Source data:
════════════════

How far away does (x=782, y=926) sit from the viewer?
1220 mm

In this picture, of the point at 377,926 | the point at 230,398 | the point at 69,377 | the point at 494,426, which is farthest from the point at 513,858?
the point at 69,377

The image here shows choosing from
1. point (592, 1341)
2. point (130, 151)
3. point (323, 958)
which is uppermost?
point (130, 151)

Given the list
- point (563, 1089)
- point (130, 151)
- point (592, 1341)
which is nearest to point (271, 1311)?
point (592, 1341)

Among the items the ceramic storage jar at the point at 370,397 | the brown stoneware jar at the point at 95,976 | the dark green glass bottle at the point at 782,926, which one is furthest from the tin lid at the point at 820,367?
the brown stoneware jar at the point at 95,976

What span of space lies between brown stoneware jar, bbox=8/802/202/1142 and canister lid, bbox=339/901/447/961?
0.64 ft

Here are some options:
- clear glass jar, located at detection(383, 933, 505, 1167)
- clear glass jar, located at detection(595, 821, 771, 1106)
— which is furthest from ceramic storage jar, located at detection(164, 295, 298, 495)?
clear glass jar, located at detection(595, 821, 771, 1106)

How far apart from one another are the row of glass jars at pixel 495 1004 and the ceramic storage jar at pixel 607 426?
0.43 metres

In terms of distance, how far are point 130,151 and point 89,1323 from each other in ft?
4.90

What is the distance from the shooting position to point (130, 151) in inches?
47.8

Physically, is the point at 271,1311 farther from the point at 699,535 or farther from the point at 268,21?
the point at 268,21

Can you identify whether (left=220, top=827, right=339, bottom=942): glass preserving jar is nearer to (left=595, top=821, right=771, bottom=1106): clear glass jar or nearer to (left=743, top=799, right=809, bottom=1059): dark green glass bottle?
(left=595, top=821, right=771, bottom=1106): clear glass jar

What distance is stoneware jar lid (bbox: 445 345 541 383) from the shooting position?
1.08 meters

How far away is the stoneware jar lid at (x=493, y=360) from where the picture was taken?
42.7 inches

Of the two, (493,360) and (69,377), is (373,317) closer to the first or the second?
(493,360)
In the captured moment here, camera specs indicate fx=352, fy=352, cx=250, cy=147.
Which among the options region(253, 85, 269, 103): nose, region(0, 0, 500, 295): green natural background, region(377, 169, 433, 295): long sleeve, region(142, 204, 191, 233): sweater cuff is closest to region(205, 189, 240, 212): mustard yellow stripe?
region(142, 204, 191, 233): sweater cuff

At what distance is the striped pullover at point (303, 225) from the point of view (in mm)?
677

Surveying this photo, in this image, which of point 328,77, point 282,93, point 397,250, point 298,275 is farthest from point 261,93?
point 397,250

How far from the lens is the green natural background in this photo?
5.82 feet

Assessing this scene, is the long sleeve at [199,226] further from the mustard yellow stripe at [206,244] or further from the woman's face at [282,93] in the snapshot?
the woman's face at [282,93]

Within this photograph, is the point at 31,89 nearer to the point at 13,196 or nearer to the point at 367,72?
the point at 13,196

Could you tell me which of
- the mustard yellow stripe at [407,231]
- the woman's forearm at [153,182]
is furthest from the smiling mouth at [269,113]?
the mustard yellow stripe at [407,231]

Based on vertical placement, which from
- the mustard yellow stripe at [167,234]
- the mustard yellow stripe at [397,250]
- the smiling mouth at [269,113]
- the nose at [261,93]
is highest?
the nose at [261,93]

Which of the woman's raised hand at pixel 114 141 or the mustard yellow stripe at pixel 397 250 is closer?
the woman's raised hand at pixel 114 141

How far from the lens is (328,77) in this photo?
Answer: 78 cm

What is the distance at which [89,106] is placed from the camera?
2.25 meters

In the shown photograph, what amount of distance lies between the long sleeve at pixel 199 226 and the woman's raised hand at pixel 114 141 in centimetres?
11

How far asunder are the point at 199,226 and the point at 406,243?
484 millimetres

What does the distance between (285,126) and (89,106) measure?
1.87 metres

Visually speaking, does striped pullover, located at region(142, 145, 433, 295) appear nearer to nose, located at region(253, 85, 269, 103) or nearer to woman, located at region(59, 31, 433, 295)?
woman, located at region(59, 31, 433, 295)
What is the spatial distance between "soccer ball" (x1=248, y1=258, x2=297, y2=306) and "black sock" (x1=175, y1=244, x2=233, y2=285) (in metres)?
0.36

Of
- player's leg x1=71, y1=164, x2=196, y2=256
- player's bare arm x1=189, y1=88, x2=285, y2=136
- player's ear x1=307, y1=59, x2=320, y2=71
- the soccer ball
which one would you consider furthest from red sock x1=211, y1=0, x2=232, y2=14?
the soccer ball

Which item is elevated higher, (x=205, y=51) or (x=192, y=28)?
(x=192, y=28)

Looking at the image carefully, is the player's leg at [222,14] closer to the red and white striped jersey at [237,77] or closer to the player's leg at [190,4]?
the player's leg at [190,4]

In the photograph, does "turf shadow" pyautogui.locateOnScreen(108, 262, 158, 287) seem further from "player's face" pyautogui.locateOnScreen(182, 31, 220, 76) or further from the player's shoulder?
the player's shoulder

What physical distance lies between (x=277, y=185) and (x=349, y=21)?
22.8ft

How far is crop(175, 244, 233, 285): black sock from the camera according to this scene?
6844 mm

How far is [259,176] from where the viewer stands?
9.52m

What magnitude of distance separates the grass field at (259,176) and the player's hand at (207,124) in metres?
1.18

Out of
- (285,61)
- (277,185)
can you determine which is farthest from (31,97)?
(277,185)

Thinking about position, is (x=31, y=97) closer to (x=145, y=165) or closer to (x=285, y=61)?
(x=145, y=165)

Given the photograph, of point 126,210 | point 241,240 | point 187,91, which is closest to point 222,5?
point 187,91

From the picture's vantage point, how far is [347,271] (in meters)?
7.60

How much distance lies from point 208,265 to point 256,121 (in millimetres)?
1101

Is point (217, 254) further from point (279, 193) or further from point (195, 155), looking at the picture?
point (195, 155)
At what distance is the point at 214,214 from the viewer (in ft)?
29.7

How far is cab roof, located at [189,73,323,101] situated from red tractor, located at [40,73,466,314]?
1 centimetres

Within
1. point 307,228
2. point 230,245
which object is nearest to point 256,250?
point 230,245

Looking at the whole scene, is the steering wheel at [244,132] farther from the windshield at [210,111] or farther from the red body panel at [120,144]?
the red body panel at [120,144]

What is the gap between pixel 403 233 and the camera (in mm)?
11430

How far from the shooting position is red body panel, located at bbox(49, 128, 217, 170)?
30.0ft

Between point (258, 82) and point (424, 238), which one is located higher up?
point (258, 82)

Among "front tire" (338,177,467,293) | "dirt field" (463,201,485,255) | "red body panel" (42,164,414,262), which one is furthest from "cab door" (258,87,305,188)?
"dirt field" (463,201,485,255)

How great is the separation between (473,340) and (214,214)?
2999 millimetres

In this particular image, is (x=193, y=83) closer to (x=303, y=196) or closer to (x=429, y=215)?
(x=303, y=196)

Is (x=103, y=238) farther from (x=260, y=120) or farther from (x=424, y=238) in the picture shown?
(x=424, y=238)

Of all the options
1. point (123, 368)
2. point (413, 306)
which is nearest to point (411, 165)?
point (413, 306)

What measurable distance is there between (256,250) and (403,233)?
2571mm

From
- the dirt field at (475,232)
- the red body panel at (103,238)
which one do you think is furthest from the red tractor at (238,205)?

════════════════

Render every line of the listing above as a JSON array of strings, one string per line, omitting blank lines.

__ANSWER FOR THE TASK__.
[
  "How far away does (x=782, y=926) sit from the viewer?",
  "1220 mm",
  "In this picture, of the point at 377,926 | the point at 230,398 | the point at 69,377 | the point at 494,426, which is farthest from the point at 513,858?",
  "the point at 69,377",
  "The image here shows choosing from",
  "1. point (592, 1341)",
  "2. point (130, 151)",
  "3. point (323, 958)",
  "which is uppermost?",
  "point (130, 151)",
  "Given the list",
  "- point (563, 1089)",
  "- point (130, 151)",
  "- point (592, 1341)",
  "which is nearest to point (271, 1311)?",
  "point (592, 1341)",
  "Among the items the ceramic storage jar at the point at 370,397 | the brown stoneware jar at the point at 95,976 | the dark green glass bottle at the point at 782,926, which one is furthest from the tin lid at the point at 820,367?",
  "the brown stoneware jar at the point at 95,976",
  "What span of space lies between brown stoneware jar, bbox=8/802/202/1142 and canister lid, bbox=339/901/447/961?",
  "0.64 ft",
  "Here are some options:",
  "- clear glass jar, located at detection(383, 933, 505, 1167)",
  "- clear glass jar, located at detection(595, 821, 771, 1106)",
  "— which is furthest from ceramic storage jar, located at detection(164, 295, 298, 495)?",
  "clear glass jar, located at detection(595, 821, 771, 1106)",
  "How far apart from one another are the row of glass jars at pixel 495 1004 and the ceramic storage jar at pixel 607 426?",
  "0.43 metres",
  "In terms of distance, how far are point 130,151 and point 89,1323 from each other in ft?",
  "4.90",
  "What is the distance from the shooting position to point (130, 151) in inches?",
  "47.8",
  "Physically, is the point at 271,1311 farther from the point at 699,535 or farther from the point at 268,21?",
  "the point at 268,21",
  "Can you identify whether (left=220, top=827, right=339, bottom=942): glass preserving jar is nearer to (left=595, top=821, right=771, bottom=1106): clear glass jar or nearer to (left=743, top=799, right=809, bottom=1059): dark green glass bottle?",
  "(left=595, top=821, right=771, bottom=1106): clear glass jar",
  "What distance is stoneware jar lid (bbox: 445 345 541 383) from the shooting position?",
  "1.08 meters",
  "How far away is the stoneware jar lid at (x=493, y=360) from where the picture was taken?",
  "42.7 inches",
  "Of the two, (493,360) and (69,377), is (373,317) closer to the first or the second?",
  "(493,360)",
  "In the captured moment here, camera specs indicate fx=352, fy=352, cx=250, cy=147.",
  "Which among the options region(253, 85, 269, 103): nose, region(0, 0, 500, 295): green natural background, region(377, 169, 433, 295): long sleeve, region(142, 204, 191, 233): sweater cuff is closest to region(205, 189, 240, 212): mustard yellow stripe?",
  "region(142, 204, 191, 233): sweater cuff",
  "At what distance is the striped pullover at point (303, 225) from the point of view (in mm)?",
  "677",
  "Surveying this photo, in this image, which of point 328,77, point 282,93, point 397,250, point 298,275 is farthest from point 261,93?",
  "point 397,250",
  "How far from the lens is the green natural background in this photo?",
  "5.82 feet",
  "Assessing this scene, is the long sleeve at [199,226] further from the mustard yellow stripe at [206,244] or further from the woman's face at [282,93] in the snapshot?",
  "the woman's face at [282,93]",
  "Within this photograph, is the point at 31,89 nearer to the point at 13,196 or nearer to the point at 367,72?",
  "the point at 13,196",
  "Could you tell me which of",
  "- the mustard yellow stripe at [407,231]",
  "- the woman's forearm at [153,182]",
  "is furthest from the smiling mouth at [269,113]?",
  "the mustard yellow stripe at [407,231]",
  "Based on vertical placement, which from",
  "- the mustard yellow stripe at [167,234]",
  "- the mustard yellow stripe at [397,250]",
  "- the smiling mouth at [269,113]",
  "- the nose at [261,93]",
  "is highest?",
  "the nose at [261,93]",
  "Which of the woman's raised hand at pixel 114 141 or the mustard yellow stripe at pixel 397 250 is closer?",
  "the woman's raised hand at pixel 114 141",
  "How far from the lens is (328,77) in this photo?",
  "Answer: 78 cm",
  "What is the distance at which [89,106] is placed from the camera?",
  "2.25 meters",
  "In the shown photograph, what amount of distance lies between the long sleeve at pixel 199 226 and the woman's raised hand at pixel 114 141 in centimetres?",
  "11",
  "How far asunder are the point at 199,226 and the point at 406,243?",
  "484 millimetres",
  "What does the distance between (285,126) and (89,106) measure?",
  "1.87 metres",
  "Visually speaking, does striped pullover, located at region(142, 145, 433, 295) appear nearer to nose, located at region(253, 85, 269, 103) or nearer to woman, located at region(59, 31, 433, 295)?",
  "woman, located at region(59, 31, 433, 295)",
  "What is the spatial distance between \"soccer ball\" (x1=248, y1=258, x2=297, y2=306) and \"black sock\" (x1=175, y1=244, x2=233, y2=285) (in metres)?",
  "0.36",
  "Of",
  "- player's leg x1=71, y1=164, x2=196, y2=256",
  "- player's bare arm x1=189, y1=88, x2=285, y2=136",
  "- player's ear x1=307, y1=59, x2=320, y2=71",
  "- the soccer ball",
  "which one would you consider furthest from red sock x1=211, y1=0, x2=232, y2=14?",
  "the soccer ball",
  "Which item is elevated higher, (x=205, y=51) or (x=192, y=28)?",
  "(x=192, y=28)",
  "Looking at the image carefully, is the player's leg at [222,14] closer to the red and white striped jersey at [237,77] or closer to the player's leg at [190,4]?",
  "the player's leg at [190,4]",
  "In the photograph, does \"turf shadow\" pyautogui.locateOnScreen(108, 262, 158, 287) seem further from \"player's face\" pyautogui.locateOnScreen(182, 31, 220, 76) or further from the player's shoulder?",
  "the player's shoulder",
  "What physical distance lies between (x=277, y=185) and (x=349, y=21)?",
  "22.8ft",
  "How far is crop(175, 244, 233, 285): black sock from the camera according to this scene?",
  "6844 mm",
  "How far is [259,176] from where the viewer stands?",
  "9.52m",
  "What magnitude of distance separates the grass field at (259,176) and the player's hand at (207,124) in metres?",
  "1.18",
  "Out of",
  "- (285,61)",
  "- (277,185)",
  "can you determine which is farthest from (31,97)?",
  "(277,185)",
  "Thinking about position, is (x=31, y=97) closer to (x=145, y=165) or closer to (x=285, y=61)?",
  "(x=145, y=165)",
  "Given the photograph, of point 126,210 | point 241,240 | point 187,91, which is closest to point 222,5?",
  "point 187,91",
  "From the picture's vantage point, how far is [347,271] (in meters)?",
  "7.60",
  "How much distance lies from point 208,265 to point 256,121 (in millimetres)?",
  "1101",
  "Is point (217, 254) further from point (279, 193) or further from point (195, 155), looking at the picture?",
  "point (195, 155)",
  "At what distance is the point at 214,214 from the viewer (in ft)?",
  "29.7",
  "How far is cab roof, located at [189,73,323,101] situated from red tractor, located at [40,73,466,314]?",
  "1 centimetres",
  "Within",
  "1. point 307,228",
  "2. point 230,245",
  "which object is nearest to point 256,250?",
  "point 230,245",
  "Looking at the whole scene, is the steering wheel at [244,132] farther from the windshield at [210,111] or farther from the red body panel at [120,144]?",
  "the red body panel at [120,144]",
  "What is the gap between pixel 403 233 and the camera (in mm)?",
  "11430",
  "How far from the shooting position is red body panel, located at bbox(49, 128, 217, 170)?",
  "30.0ft",
  "Between point (258, 82) and point (424, 238), which one is located higher up?",
  "point (258, 82)",
  "Among \"front tire\" (338,177,467,293) | \"dirt field\" (463,201,485,255) | \"red body panel\" (42,164,414,262), which one is furthest from \"cab door\" (258,87,305,188)?",
  "\"dirt field\" (463,201,485,255)",
  "How great is the separation between (473,340) and (214,214)?",
  "2999 millimetres",
  "In this particular image, is (x=193, y=83) closer to (x=303, y=196) or closer to (x=429, y=215)?",
  "(x=303, y=196)",
  "Is (x=103, y=238) farther from (x=260, y=120) or farther from (x=424, y=238) in the picture shown?",
  "(x=424, y=238)",
  "Of all the options",
  "1. point (123, 368)",
  "2. point (413, 306)",
  "which is nearest to point (411, 165)?",
  "point (413, 306)",
  "What measurable distance is there between (256,250) and (403,233)?",
  "2571mm",
  "From",
  "- the dirt field at (475,232)",
  "- the red body panel at (103,238)",
  "which one do you think is furthest from the red tractor at (238,205)?"
]